À travers tout cela, la saga des étiquettes à séquences exprimées depuis l’époque où il était au NIH, en passant par le séquençage du génome humain, ce qui m’a le plus enthousiasmé dans la longue carrière de chercheur de Craig Venter, c’est le séquençage du génome de Mycoplasma, un organisme si dépouillé qu’il pourrait juste révéler le jeu de gènes minimal nécessaire à la vie. Mon manuel scolaire a toujours inclus cette idée. Et étant si petit, Mycoplasma a fourni un objectif si l’on voulait essayer de créer une cellule vivante. Et c’est ce que le Dr Venter et ses nombreux collègues ont fait. Et encore une fois, cela a croisé ma carrière.

Le 20 mai 2010, j’assistais au symposium présidentiel de la réunion annuelle de l’American Society of Gene and Cell Therapy, à Washington DC. Dans une salle remplie de 2 000 généticiens, dont beaucoup pleuraient, un garçon de 9 ans est monté sur scène – Corey Haas était devenu capable de voir grâce à la thérapie génique. Son histoire est le sujet de mon livre The Forever Fix : Gene Therapy and the Boy Who Saved It (St. Martin’s Press, 2012).

Je m’étais demandé pourquoi la conférence de presse sur la thérapie génique avait été si peu suivie, et aucun média évident lors de la présentation historique. Parce qu’à l’autre bout de la ville, Craig Venter annonçait qu’il avait créé la vie, inspirant mon billet de blog Créer la vie et guérir la cécité.

Mon souvenir le plus surprenant d’une conférence de Venter était à la 4e réunion internationale sur les polymorphismes de nucléotides simples et l’analyse du génome complexe, qui s’est tenue à Stockholm du 10 au 15 octobre 2001. La participation était réduite en raison des récentes attaques du 11 septembre.

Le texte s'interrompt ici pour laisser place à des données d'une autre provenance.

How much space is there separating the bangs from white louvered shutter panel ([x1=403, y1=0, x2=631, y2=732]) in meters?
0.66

The Scientist m’avait envoyé, à l’époque où les publications faisaient cela. CV s’est non seulement présenté, mais a choqué la foule clairsemée lorsque, après avoir parlé pendant une demi-heure et prédit que le séquençage du génome humain prendrait un jour deux heures, il s’est soudainement tu.

Craig Venter a baissé la tête pendant un temps inconfortablement long alors que des photos de Ground Zero défilaient derrière lui. Il a finalement levé la tête, mais n’a toujours pas regardé l’écran, en larmes : « Ces diapositives sont difficiles à regarder pour moi, et elles devraient l’être pour vous aussi. J’étais là la semaine dernière. Les médecins légistes ont demandé à Celera d’aider au séquençage, d’utiliser nos méthodes à haut débit pour aider à identifier les restes pour les familles. J’ai donc pris ces photos. » Un autre long silence. « Je n’ai jamais, jamais pensé que nous aurions à faire de la criminalistique ADN à ce niveau, et pour cette raison. »

Je suis heureux qu’aujourd’hui, il ait une nouvelle raison – explorer ce que la vie peut faire.